Gerbrand Bakker, ein niederländischer Autor, dessen Romane in mehr als zwanzig Sprachen übersetzt wurden, präsentiert in seinem Roman "Der Sohn des Friseurs" eine vielschichtige Familiengeschichte, die über drei Generationen von Friseuren erzählt.

Der Roman entfaltet sich auf drei Ebenen:

  1. Die homoerotische Beziehung von Simon zu Igor.
  2. Simons Spurensuche nach dem Tod seines Vaters.
  3. Das Leben von Cornelis Weiman, Simons Vater.

Der Leser wird auf einen geheimnisvollen, verzweigten, beinahe labyrinthartigen Weg geführt, denn Cornelis‘ Sohn Simon Weiman wähnt seinen Vater zunächst unter den 583 Opfern einer Flugzeugkatastrophe, die sich am 27. März 1977 auf Teneriffa ereignet hat.

Erst ein halbes Jahr später wird Simon geboren und führt den Friseursalon seines betagten Großvaters, den eigentlich sein Vater hätte übernehmen sollen. Simon wohnt über dem Friseursalon und fühlt sich „noch halbwegs jung und doch schon ein bisschen alt“.

Er arbeitet nur auf Voranmeldung, zumeist hängt ein Schild „Fermé“ an der Ladentür seines Amsterdamer Salons. Täglich vier Kunden reichen ihm für seine Ansprüche, Hauptsache, die Espresso-Maschine funktioniert.

Simon geht dreimal die Woche schwimmen, seine Jugendidole waren die Weltklasseschwimmer Mark Spitz und Alexander Popow. Auf der ersten Ebene geht es um eine homoerotische Beziehung zum taubstummen Igor, den Simon zufällig kennenlernt, als er seiner Mutter Anja bei der Beaufsichtigung des Schwimmunterrichts einer Gruppe geistig behinderter Jugendlicher assistiert.

Seine Mutter findet ihn furchtbar langweilig. Als ihre Kollegin ausfällt, muss Simon einspringen. Einer der Jugendlichen erinnert ihn an den gutaussehenden Alexander Popow, früher sein Schwimmidol. Im Wasser klammert der Junge sich an Simon fest, was bei ihm eine unangenehme Erektion auslöst.

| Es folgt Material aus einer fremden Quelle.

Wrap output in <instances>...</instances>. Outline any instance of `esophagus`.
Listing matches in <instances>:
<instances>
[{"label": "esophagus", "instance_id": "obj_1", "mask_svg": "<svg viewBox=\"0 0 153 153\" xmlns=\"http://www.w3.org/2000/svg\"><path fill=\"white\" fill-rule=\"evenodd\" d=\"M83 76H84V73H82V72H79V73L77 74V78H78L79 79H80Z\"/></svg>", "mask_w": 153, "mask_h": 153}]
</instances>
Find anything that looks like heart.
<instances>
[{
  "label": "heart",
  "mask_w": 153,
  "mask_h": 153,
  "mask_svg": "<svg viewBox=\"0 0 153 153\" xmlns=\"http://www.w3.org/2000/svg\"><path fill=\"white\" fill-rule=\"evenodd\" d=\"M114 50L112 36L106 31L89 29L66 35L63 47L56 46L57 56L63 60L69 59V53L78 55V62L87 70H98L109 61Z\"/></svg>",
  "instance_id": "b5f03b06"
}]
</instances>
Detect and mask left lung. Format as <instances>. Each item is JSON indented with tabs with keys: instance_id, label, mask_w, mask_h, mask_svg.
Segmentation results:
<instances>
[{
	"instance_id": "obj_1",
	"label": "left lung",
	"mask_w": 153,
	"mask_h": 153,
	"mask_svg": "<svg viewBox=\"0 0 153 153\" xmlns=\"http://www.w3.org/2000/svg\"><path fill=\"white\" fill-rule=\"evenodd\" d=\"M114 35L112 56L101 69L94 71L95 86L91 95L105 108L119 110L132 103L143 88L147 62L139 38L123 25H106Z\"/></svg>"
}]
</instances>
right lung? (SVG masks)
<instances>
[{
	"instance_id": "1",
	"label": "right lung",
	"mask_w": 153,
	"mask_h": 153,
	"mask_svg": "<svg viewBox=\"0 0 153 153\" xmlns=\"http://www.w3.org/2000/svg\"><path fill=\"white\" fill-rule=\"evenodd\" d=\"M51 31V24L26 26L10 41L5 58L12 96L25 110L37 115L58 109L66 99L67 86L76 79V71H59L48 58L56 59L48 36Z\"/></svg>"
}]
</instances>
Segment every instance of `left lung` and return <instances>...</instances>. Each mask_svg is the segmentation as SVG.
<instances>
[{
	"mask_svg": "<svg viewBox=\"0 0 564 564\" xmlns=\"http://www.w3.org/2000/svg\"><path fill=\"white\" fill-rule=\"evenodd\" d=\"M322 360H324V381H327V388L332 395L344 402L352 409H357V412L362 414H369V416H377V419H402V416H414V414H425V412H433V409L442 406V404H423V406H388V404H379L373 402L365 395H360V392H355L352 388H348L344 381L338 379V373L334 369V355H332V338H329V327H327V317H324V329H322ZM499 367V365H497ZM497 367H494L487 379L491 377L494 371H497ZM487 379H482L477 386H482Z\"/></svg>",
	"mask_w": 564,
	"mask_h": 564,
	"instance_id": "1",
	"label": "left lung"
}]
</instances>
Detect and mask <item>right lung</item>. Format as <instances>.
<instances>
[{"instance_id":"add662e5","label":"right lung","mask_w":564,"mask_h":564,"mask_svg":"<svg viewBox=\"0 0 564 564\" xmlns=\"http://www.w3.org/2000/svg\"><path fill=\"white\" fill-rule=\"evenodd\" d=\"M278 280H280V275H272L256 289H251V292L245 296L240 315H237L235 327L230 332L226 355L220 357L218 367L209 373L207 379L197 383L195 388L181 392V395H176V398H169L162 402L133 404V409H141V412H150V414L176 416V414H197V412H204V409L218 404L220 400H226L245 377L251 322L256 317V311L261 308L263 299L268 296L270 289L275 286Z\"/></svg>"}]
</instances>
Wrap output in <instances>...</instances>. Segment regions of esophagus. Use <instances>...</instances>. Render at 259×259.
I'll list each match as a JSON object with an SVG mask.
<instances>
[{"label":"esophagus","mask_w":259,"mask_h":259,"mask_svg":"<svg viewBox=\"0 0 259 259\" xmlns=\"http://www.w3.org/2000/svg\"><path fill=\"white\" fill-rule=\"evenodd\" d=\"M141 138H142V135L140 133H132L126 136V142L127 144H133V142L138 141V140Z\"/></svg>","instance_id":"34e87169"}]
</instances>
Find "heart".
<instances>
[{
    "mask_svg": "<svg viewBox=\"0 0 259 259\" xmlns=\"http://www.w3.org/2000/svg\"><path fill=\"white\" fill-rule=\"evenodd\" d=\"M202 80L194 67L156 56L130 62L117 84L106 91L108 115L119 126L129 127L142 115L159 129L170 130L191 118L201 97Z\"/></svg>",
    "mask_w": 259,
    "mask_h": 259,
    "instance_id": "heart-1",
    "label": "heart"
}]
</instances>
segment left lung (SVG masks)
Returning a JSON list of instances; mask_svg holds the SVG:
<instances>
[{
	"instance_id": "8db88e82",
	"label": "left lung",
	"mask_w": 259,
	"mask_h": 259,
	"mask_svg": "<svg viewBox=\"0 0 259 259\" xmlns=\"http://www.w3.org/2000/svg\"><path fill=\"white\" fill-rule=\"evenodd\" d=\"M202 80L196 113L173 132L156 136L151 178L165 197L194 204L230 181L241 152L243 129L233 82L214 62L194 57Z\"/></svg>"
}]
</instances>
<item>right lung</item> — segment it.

Die Kollision auf dem Flughafen Los Rodeos, Teneriffa, 1977.

Auf der zweiten Ebene begibt sich Simon auf Spurensuche, will Hintergründe über den Tod seines Vaters erfahren. Je mehr Simon über das Jahr 1977 und das Unglück auf dem Flughafen der Kanareninsel recherchiert, umso mehr Fragen werfen sich für ihn auf.

Warum wurden nie sterbliche Überreste seines Vaters begraben, und warum ist er in den Urlaub geflogen und hat seine schwangere Frau zurückgelassen? Mit der Mutter, die über das plötzliche Verschwinden ihres Mannes nie hinweggekommen ist, kann er darüber nicht reden. Dadurch entsteht ein äußerst vertrauensvolles Verhältnis zum betagten Großvater.

Ein befreundeter Schriftsteller erklärt Simon, wie Spannung entsteht: eine Geschichte nie zu Ende erzählen, rechtzeitig abbrechen, den Rest offen lassen. Er weckt schließlich Simons Interesse an dem Flugzeugabsturz. Jahrzehnte hat er sich kaum für seinen Vater interessiert.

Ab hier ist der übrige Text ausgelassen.